Even if the retail market doesn’t recover quickly enough for existing landlords, projects such as the 270,000-square-foot retail portion of the La Costa Town Square development in Carlsbad (Safeway subsidiary Property Development Centers is the builder) may be well timed for a rebound. It is projected to open in July 2014.

Both San Diego and the nation’s multifamily market are projected to continue to be strong for the foreseeable future.

While thousands of units of future supply have been projected in the county during the next few years, the PwC report says this region’s apartment market should remain strong through 2015.

It appears the eventual 1,800 Casa Mira View development by Garden Communities that is well under construction, will be the largest apartment complex coming out of the ground for the foreseeable future, but it is by no means alone.

For example, several hundred units are being planned in multiple projects at the San Diego Spectrum in Kearny Mesa and more 1,500 units are under construction in downtown San Diego -- depending on how many plans are actually realized in a world where redevelopment funds are unavailable.

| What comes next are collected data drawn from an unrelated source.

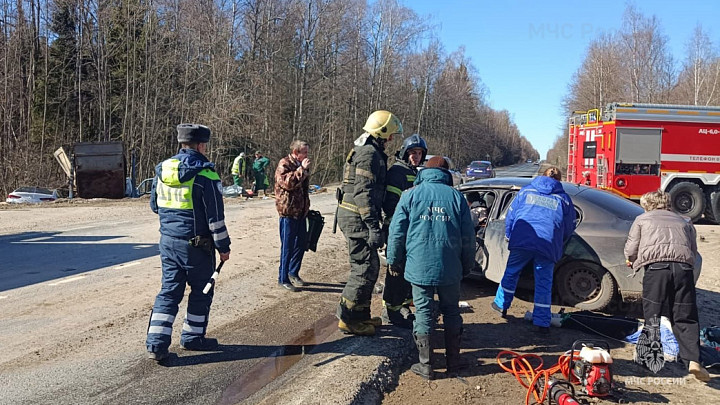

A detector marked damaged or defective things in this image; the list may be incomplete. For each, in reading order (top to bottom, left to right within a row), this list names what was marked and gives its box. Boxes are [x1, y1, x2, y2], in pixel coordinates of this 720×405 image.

overturned garbage truck [572, 100, 720, 221]
damaged gray car [462, 176, 704, 310]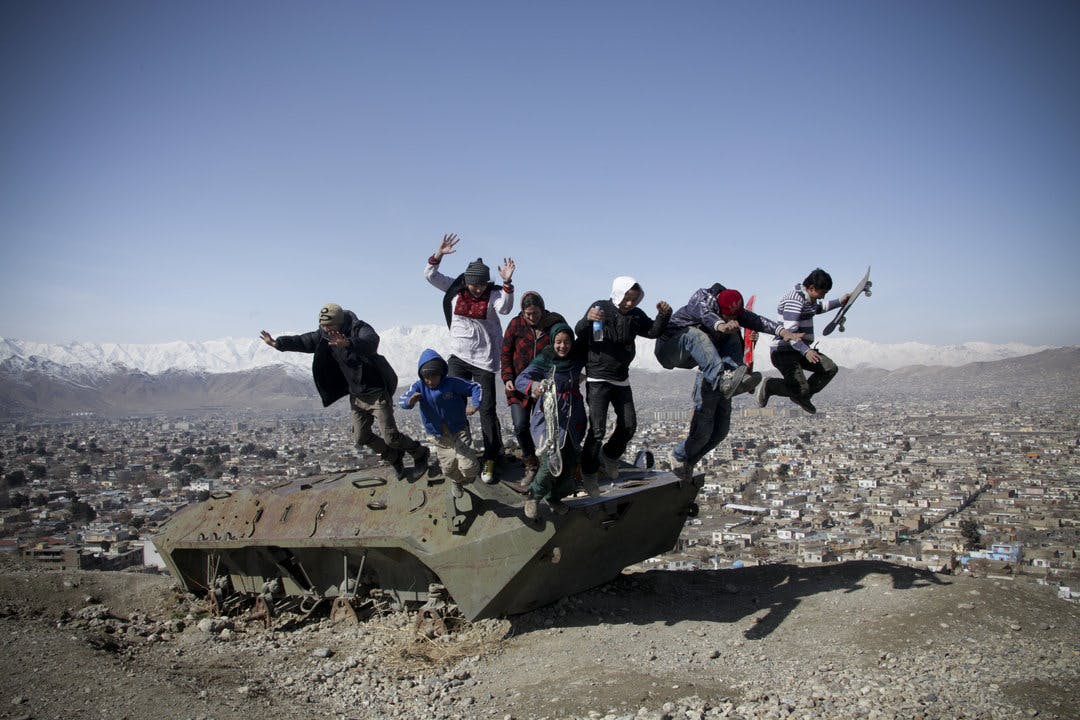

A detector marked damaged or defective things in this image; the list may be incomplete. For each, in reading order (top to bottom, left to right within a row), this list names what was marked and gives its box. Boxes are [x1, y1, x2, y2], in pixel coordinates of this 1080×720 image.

destroyed armored vehicle [156, 459, 704, 621]
rusty metal hull [156, 464, 704, 621]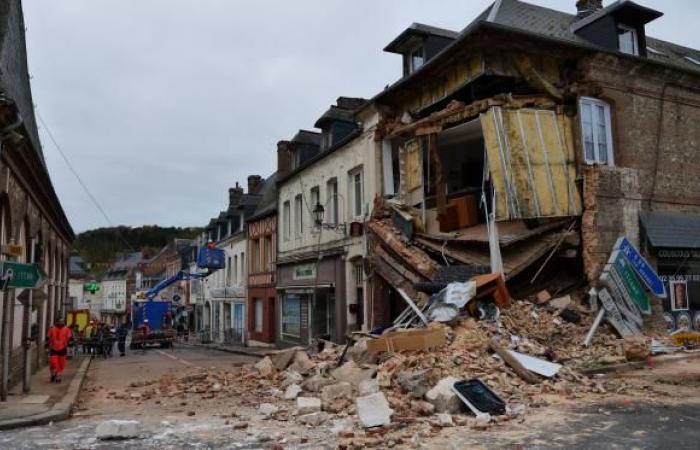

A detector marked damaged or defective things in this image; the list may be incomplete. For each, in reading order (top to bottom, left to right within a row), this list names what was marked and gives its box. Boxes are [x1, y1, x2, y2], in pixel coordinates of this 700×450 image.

damaged roof [380, 0, 700, 103]
broken window [580, 96, 612, 165]
damaged roof [644, 212, 700, 250]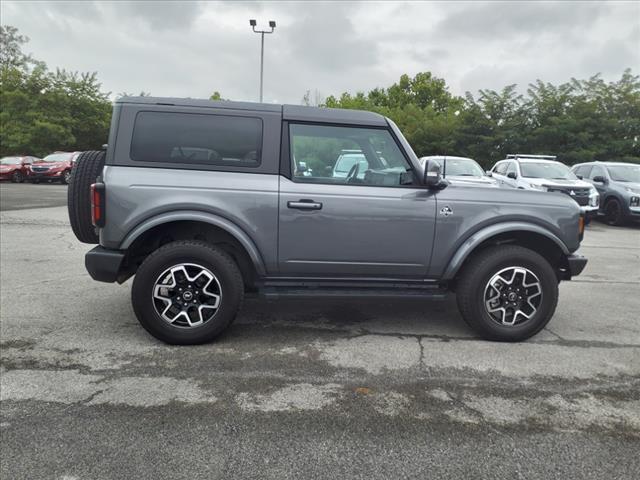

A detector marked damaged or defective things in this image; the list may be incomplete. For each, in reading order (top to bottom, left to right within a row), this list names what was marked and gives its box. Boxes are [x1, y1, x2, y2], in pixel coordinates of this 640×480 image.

cracked pavement [1, 182, 640, 478]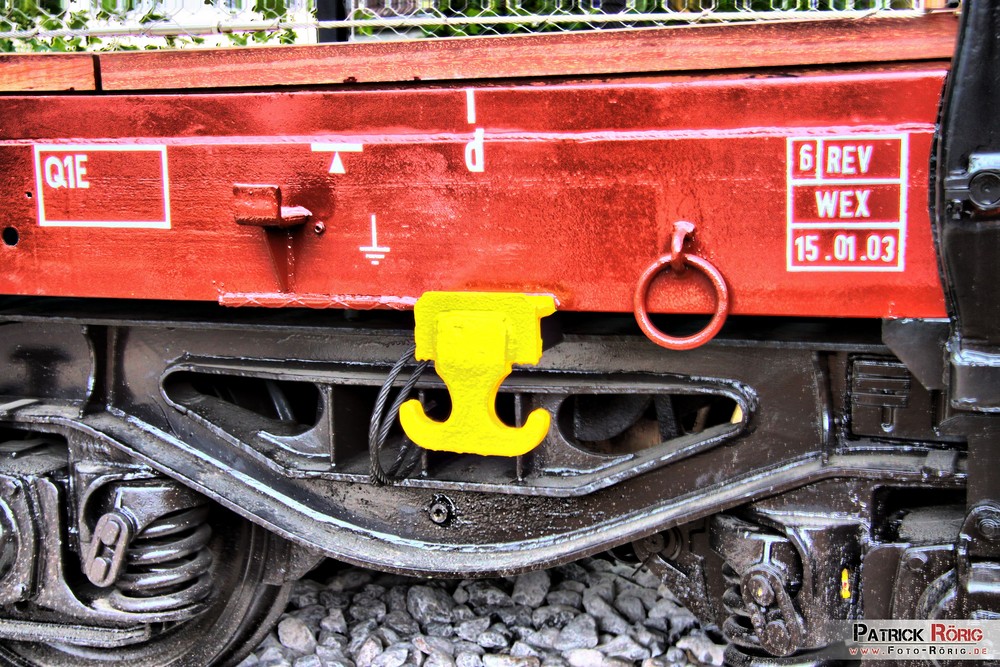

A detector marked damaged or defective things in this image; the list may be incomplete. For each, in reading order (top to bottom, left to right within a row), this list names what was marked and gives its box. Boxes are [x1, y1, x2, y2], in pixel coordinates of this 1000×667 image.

If there is a weak sector for San Diego County it is industrial. Although Otay Mesa leased about 346,000 square feet of industrial space through the first nine months of the year, according to The CoStar Group, that still leaves about 2.6 million square feet of vacant space.

While the national industrial market is projected to start improving next year, San Diego’s isn’t projected to begin clawing its way back before 2014 -- largely due to the Otay Mesa space. By 2014 the industrial market is projected to be strong nationally and look a whole lot better here.